Additional amendments to the recognition of excess tax benefits, accounting for income taxes and minimum statutory withholding
tax requirements had no impact to retained earnings as of January 1, 2016, where the cumulative effect of these changes is required
to be recorded. We have elected to account for forfeitures as they occur to determine the amount of compensation cost to be recognized
in each period.
In
November 2016, the FASB issued ASU No. 2016-18, “Statement of Cash Flows (Topic 230).” ASU No. 2016-18 requires that
restricted cash be included with cash and cash equivalents when reconciling the change in cash flow. This guidance is reflected
in these financial statements.
In
January 2017, the FASB issued ASU 2017-04, Simplifying the Test for Goodwill Impairment, which removes the second step of the
two-step goodwill impairment test. Under ASU 2017-04, an entity will apply a one-step quantitative test and record the amount
of goodwill impairment as the excess of a reporting unit’s carrying amount over its fair value, not to exceed the total
amount of goodwill allocated to the reporting unit. ASU 2017-04 does not amend the optional qualitative assessment of goodwill
impairment. Additionally, an entity should consider income tax effects from any tax-deductible goodwill on the carrying amount
of the reporting unit when measuring the goodwill impairment loss, if applicable. ASU 2017-04 is effective for annual or any interim
goodwill impairment tests in fiscal years beginning after December 15, 2019; early adoption is permitted for interim or annual
goodwill impairment tests performed on testing dates after January 1, 2017. The Company has not elected early adoption of this
standard and is currently in the process of evaluating the impact of adopting ASU 2017-04 and cannot currently estimate the financial
statement impact of adoption.

**Record extracts**
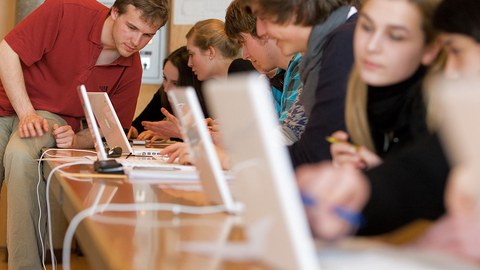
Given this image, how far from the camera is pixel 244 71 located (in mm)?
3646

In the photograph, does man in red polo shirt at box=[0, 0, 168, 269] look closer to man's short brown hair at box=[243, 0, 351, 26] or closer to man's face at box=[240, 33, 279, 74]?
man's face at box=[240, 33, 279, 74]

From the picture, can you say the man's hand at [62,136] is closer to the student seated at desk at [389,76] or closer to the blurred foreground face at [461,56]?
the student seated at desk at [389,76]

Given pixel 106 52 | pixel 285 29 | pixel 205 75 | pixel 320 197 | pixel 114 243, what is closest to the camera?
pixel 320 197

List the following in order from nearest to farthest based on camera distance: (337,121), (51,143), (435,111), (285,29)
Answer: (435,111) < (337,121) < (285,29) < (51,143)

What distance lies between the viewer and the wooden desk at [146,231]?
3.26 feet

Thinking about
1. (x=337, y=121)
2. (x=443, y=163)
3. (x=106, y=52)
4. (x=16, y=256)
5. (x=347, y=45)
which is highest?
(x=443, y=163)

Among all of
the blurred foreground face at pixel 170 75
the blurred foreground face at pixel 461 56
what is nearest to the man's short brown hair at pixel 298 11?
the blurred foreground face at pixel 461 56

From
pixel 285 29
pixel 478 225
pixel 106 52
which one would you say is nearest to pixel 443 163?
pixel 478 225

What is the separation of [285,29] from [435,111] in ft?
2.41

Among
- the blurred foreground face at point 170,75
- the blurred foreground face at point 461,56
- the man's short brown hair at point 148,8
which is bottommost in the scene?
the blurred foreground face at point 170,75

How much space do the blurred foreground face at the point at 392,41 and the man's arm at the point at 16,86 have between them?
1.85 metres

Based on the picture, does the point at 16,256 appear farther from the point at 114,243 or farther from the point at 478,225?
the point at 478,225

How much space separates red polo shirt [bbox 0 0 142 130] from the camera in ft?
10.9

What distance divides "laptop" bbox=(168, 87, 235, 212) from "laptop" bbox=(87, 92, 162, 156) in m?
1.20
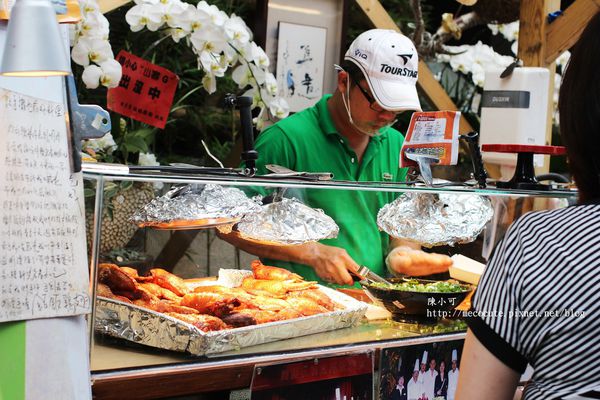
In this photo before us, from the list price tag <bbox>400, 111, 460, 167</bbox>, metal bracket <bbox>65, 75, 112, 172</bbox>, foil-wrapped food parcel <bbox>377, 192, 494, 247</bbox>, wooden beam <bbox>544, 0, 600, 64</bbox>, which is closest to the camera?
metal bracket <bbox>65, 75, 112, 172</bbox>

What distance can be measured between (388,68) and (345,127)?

**Given instruction 1**
Using the accounting standards passage, answer these:
(a) In what month and year did the FASB issue ASU No. 2016-18?
(b) Under ASU 2017-04, what amount may the recorded goodwill impairment not exceed?
(c) How has the company chosen to account for forfeitures?
**Given instruction 2**
Write the next part of the accounting standards passage, picking up right after its final sentence.

**Task answer 1**
(a) November 2016.
(b) The total amount of goodwill allocated to the reporting unit.
(c) As they occur.

**Task answer 2**
In
May 2017, the FASB issued ASU No. 2017-09, “Compensation – Stock Compensation (Topic 718): Scope of Modification Accounting.”
The amendments in this update provide guidance about which changes to the terms or conditions of a share-based award require an
entity to apply modification accounting in Topic 718. The guidance will be effective for the Company for its fiscal year 2018,
with early adoption permitted. The Company does not expect this ASU to materially impact the Company’s consolidated financial
statements.
Accounting
standards that have been issued or proposed by the FASB or other standards-setting bodies that do not require adoption until a
future date are not expected to have a material impact on the consolidated financial statements upon adoption.
Subsequent
Events
None
noted.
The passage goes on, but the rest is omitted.